# Start of Excerpted text

# Vista SD card reader problem !!



## lightio (Jun 12, 2007)

Hello, 

My problem started when I upgraded to Vista, my built in 10 in 1 card reader just stoped working so I went out and got a new external usb sd card reader but that didn't work either I have downloaded all updates using windows update but still not recognised, both card readers are recognised and listed as mass storage device in device manager it just wont recognise any memory cards iv'e tried, I know the cards arent faulty cos they work fine on my work PC running Xp

Any help would be much apretiated
Thank you


----------



## lightio (Jun 12, 2007)

As anyone else had this problem ?


----------



## Codeman0013 (May 8, 2007)

Have you gone to device manager and looked for any yellow ?'s??? If there are none there what kind of card readers do you have brands and models maybe we can help you out here..


----------



## lightio (Jun 12, 2007)

Hi yeah theres no yellow ?'s in device manager and both the built in card reader and the USB card reader shows up as working ok, I know its not the flash cards cos they work fine on other pc's, the USB 52-in-1 card reader is unbranded and the built in 10-in-1 card reader is also unbranded.

My laptop is a Evesham Quest A260 CLEVO D900K

Thanks for your response


----------



## Codeman0013 (May 8, 2007)

Go to disk management under manage if you right click my computer go to manage and then go to disk management make sure they are not duplicating or dont have a drive letter thats alreadyt assigned


----------



## ITbuyME (Feb 16, 2009)

I am having the same issue with Vista on my 3 and 1 card reader for a Acer Aspire 1690. I have checked my device manager and device management and I have no yellow question marks or any duplicated disks. What other recommendations can you provide?

Thanks,
Rob


----------



## mechaleprekhan (Sep 24, 2009)

Hey I solved my problem, (the device wasn't even showing up in the device manager), by actually removing the reader from its port after disassembling my case and cleaning it out by blowing on it after completely disassembling the reader. A huge chunk of dust came out and this seemed to be sufficient enough evidence to me that the pins were not connecting properly. After reassembly the computer not only recognized the readers but also the mini SD I plugged in after.


----------

# End of Excerpted text
# Start of Raw records

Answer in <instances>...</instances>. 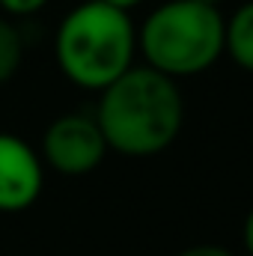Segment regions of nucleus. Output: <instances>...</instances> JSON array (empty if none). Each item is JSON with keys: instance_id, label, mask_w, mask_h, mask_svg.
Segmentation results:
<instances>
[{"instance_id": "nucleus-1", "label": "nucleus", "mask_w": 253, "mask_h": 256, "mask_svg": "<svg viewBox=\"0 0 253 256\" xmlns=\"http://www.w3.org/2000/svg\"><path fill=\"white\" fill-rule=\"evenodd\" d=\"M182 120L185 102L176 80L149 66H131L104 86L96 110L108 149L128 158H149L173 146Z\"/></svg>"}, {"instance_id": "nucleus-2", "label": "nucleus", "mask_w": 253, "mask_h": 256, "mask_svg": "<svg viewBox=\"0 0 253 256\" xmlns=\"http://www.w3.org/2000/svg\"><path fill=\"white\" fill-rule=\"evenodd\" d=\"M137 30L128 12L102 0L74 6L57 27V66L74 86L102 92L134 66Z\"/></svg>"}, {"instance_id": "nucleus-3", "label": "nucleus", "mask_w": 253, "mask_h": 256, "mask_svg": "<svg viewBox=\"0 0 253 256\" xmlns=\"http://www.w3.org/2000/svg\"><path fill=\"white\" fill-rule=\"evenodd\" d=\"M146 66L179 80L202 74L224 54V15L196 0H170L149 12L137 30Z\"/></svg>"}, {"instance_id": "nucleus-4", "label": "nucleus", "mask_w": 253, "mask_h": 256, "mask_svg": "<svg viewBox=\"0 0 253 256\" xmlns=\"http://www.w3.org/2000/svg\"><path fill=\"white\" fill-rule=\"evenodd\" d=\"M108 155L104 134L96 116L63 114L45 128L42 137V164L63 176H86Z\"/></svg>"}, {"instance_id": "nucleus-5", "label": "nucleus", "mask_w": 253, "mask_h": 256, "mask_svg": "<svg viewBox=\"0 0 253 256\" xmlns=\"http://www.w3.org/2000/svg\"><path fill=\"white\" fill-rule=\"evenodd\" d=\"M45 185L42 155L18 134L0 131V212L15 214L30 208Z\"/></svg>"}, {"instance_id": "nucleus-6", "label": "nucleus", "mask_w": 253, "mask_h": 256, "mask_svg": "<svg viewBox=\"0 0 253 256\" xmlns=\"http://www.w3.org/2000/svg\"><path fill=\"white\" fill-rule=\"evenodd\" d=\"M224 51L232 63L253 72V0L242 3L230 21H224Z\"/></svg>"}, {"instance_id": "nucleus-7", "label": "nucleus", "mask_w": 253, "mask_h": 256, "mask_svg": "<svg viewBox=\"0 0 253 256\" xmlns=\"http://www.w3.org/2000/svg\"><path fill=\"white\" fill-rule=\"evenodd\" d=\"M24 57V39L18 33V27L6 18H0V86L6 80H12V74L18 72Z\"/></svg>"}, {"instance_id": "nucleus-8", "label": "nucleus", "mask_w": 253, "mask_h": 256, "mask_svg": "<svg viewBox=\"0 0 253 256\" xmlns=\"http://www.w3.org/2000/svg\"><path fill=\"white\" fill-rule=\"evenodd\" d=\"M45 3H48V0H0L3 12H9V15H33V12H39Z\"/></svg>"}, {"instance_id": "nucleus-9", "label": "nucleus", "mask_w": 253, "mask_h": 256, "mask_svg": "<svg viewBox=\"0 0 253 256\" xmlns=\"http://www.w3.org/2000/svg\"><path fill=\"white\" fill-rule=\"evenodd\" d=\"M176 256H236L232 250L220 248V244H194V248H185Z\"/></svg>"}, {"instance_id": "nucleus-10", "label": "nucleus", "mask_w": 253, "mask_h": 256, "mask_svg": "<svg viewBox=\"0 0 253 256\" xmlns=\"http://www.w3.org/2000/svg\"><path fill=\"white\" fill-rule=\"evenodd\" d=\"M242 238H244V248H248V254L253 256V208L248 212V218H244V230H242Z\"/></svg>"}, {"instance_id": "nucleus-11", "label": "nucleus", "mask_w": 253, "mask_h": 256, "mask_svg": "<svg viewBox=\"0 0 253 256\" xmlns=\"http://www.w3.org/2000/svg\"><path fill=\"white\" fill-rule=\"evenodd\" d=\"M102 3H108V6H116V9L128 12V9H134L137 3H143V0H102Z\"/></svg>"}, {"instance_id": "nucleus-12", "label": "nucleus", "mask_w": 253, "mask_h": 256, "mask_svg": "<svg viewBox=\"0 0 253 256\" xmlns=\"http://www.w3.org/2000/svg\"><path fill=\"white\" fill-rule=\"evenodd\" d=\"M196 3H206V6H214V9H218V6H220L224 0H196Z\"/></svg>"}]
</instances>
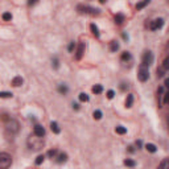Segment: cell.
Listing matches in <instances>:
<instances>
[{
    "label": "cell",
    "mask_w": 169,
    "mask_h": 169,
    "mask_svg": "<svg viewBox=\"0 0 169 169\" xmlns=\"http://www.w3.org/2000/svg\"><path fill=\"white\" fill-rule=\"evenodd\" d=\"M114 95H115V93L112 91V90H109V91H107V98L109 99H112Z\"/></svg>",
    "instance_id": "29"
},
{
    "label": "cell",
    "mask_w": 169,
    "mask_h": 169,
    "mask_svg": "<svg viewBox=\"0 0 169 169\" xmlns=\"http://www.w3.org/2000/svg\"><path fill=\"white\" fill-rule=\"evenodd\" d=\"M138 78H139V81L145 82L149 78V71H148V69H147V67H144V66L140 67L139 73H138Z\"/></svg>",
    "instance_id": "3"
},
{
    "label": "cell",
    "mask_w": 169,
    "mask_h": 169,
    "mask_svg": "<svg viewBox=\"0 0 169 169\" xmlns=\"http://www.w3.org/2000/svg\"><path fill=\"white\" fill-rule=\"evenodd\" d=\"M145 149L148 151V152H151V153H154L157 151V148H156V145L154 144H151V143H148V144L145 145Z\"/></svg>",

# End of Raw records

Required task 1 :: Summarize the forum thread in two sentences.
Required task 2 :: Reproduce the passage of the forum thread starting at "I am having" and ending at "plugged in after.".
The listing stands apart from the forum thread as separate material.

Final answer 1 :: After upgrading to Vista, a poster found that neither a built-in card reader nor a new external USB SD card reader would recognize memory cards, even though both showed up as mass storage devices in Device Manager and the cards worked on a PC running XP. Replies suggested checking Device Manager for yellow question marks and checking Disk Management for duplicated or already-assigned drive letters, another user reported the same issue on an Acer Aspire 1690, and one user got a reader recognized after removing it, disassembling it and blowing a large chunk of dust out of it.

Final answer 2 ::
I am having the same issue with Vista on my 3 and 1 card reader for a Acer Aspire 1690. I have checked my device manager and device management and I have no yellow question marks or any duplicated disks. What other recommendations can you provide?

Thanks,
Rob


----------



## mechaleprekhan (Sep 24, 2009)

Hey I solved my problem, (the device wasn't even showing up in the device manager), by actually removing the reader from its port after disassembling my case and cleaning it out by blowing on it after completely disassembling the reader. A huge chunk of dust came out and this seemed to be sufficient enough evidence to me that the pins were not connecting properly. After reassembly the computer not only recognized the readers but also the mini SD I plugged in after.